No fue todo tan feliz. Por un lado, Estados Unidos, provocado por la guerra submarina y la política exterior alemana, declaró la guerra a Alemania y comenzó a mandar hombres y armas a Francia; por otro, la situación interior de Alemania comenzaba a ser insostenible: el hambre era general; la escasez inaudita, hasta el extremo de que los niños eran envueltos en pañales de celulosa, la misma sustancia con que se alimentaba a los caballos del ejército; los cadáveres se enterraban sin ataúd; las calefacciones se encontraban apagadas; los transportes jamás llegaban ya a su hora… y todo por una guerra que no tenía visos de terminar y, menos aún, de ganarse. Los alemanes miraban los mapas y veían a sus ejércitos empantanados en las mismas líneas que en 1914 y, sin embargo, estar allí había costado tantos muertos que era difícil hallar alguna familia que no hubiera perdido algún miembro, mientras ya se estaba llamando a filas a los chicos de dieciocho años.
La situación era propicia para la protesta y en el Reichstag la iniciaron los socialdemócratas, cuyo grupo se escindió al negarse treinta diputados a votar los nuevos créditos de guerra. El partido espartaquista, formado por gentes de izquierda no comprometidas con la guerra y encabezado por intelectuales marxistas, era la formación más activa en la lucha por una paz sin anexiones ni indemnizaciones, esto es, un retorno a las fronteras del 31 de julio de 1914. Suyas eran muchas de las consignas y octavillas clandestinas que habían circulado en los últimos tiempos, de modo que eran conocidos por la multitud de los damnificados de la contienda. Para el 28 de enero de 1918 convocaron una huelga general que fue secundada por más de 300.000 obreros en Berlín y por no menos de un millón en Alemania. La huelga fue, sin embargo, un fracaso; a los tres días había concluido, sin conseguir sus objetivos de paralizar los suministros al frente, pero esta huelga -responsabilidad de marxistas y judíos, según Hitler- proporcionó a Adolf un nuevo arsenal dialéctico: comenzaba a fraguarse la famosa «puñalada por la espalda».
En la primavera de 1918 aún no se pensaba en eso. Por entonces, en las líneas alemanas se olfateaba la victoria. Ludendorff lanzaba su ofensiva del 27 de mayo, que perforó como un estilete las líneas francesas. Dos semanas después los alemanes estaban nuevamente ante el Marne, un río que entre 1914 y 1918 llevó más sangre que agua. Aquellos días volvieron a encoger los corazones de los parisinos, pues el eco del fragor de la batalla llegaba hasta sus calles y llenaba de pánico sus noches. Pero, nuevamente, el cruce del Marne resultó un efímero sueño para los alemanes: el 19 de junio, tras haberse sostenido apenas una semana sobre su margen izquierda, las tropas de Ludendorff comenzaron a retroceder. En aquellos días, el cabo Hitler estuvo a cuarenta kilómetros de París, aunque se quedó con las ganas de desfilar triunfalmente por los Campos Elíseos. Veintidós años después vería cumplido ese sueño.

INSTRUCCIÓN ESCRITA:
Responde con datos del fragmento sobre Alemania al final de la guerra:
1. ¿En qué se envolvía a los niños por la escasez?
2. ¿Para qué fecha convocaron los espartaquistas la huelga general?
3. ¿Qué día empezaron a retroceder las tropas de Ludendorff tras cruzar el Marne?
Las entradas que vienen después son material aparte.

DATOS:
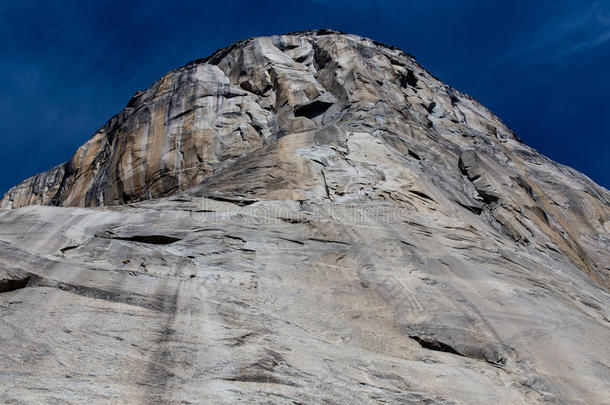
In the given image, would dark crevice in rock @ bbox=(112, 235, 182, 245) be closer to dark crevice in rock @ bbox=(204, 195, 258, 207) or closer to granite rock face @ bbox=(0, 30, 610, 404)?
granite rock face @ bbox=(0, 30, 610, 404)

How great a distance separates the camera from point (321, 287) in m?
11.9

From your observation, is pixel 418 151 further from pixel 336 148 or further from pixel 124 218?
pixel 124 218

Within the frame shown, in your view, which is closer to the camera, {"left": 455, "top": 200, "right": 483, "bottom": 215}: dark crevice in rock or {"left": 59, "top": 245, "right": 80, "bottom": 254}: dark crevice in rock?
{"left": 59, "top": 245, "right": 80, "bottom": 254}: dark crevice in rock

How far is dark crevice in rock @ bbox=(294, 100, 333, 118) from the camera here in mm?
28083

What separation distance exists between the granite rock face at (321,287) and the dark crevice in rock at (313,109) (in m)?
2.57

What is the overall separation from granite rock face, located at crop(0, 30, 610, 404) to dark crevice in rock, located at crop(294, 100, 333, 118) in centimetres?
257

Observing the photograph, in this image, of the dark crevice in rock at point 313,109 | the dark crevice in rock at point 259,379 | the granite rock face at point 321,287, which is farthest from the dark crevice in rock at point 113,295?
the dark crevice in rock at point 313,109

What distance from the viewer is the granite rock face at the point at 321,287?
8.13 meters

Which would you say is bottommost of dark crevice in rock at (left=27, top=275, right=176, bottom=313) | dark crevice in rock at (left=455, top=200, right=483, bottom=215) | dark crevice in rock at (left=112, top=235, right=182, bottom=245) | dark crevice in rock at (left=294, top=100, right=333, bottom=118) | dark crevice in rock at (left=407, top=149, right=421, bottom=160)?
dark crevice in rock at (left=27, top=275, right=176, bottom=313)

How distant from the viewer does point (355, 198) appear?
16906 millimetres

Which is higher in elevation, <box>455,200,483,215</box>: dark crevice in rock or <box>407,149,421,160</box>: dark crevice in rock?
<box>407,149,421,160</box>: dark crevice in rock

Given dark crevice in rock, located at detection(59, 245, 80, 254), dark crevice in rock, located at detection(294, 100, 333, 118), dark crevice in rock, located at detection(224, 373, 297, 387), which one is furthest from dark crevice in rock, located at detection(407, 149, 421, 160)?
dark crevice in rock, located at detection(224, 373, 297, 387)

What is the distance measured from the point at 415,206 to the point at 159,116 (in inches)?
758

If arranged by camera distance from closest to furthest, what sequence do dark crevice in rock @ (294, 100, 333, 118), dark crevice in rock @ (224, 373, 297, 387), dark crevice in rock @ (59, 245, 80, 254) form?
dark crevice in rock @ (224, 373, 297, 387)
dark crevice in rock @ (59, 245, 80, 254)
dark crevice in rock @ (294, 100, 333, 118)
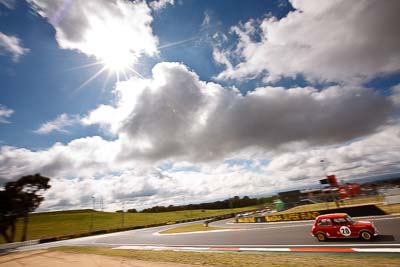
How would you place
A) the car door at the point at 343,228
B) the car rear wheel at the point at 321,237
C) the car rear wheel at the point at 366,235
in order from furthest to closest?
the car rear wheel at the point at 321,237 < the car door at the point at 343,228 < the car rear wheel at the point at 366,235

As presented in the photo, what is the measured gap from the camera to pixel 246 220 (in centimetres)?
4369

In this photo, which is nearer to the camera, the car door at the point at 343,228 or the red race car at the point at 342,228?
the red race car at the point at 342,228

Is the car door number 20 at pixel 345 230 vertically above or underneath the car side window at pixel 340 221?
underneath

PROBLEMA RESUELTO:
1. En pañales de celulosa.
2. Para el 28 de enero de 1918.
3. El 19 de junio.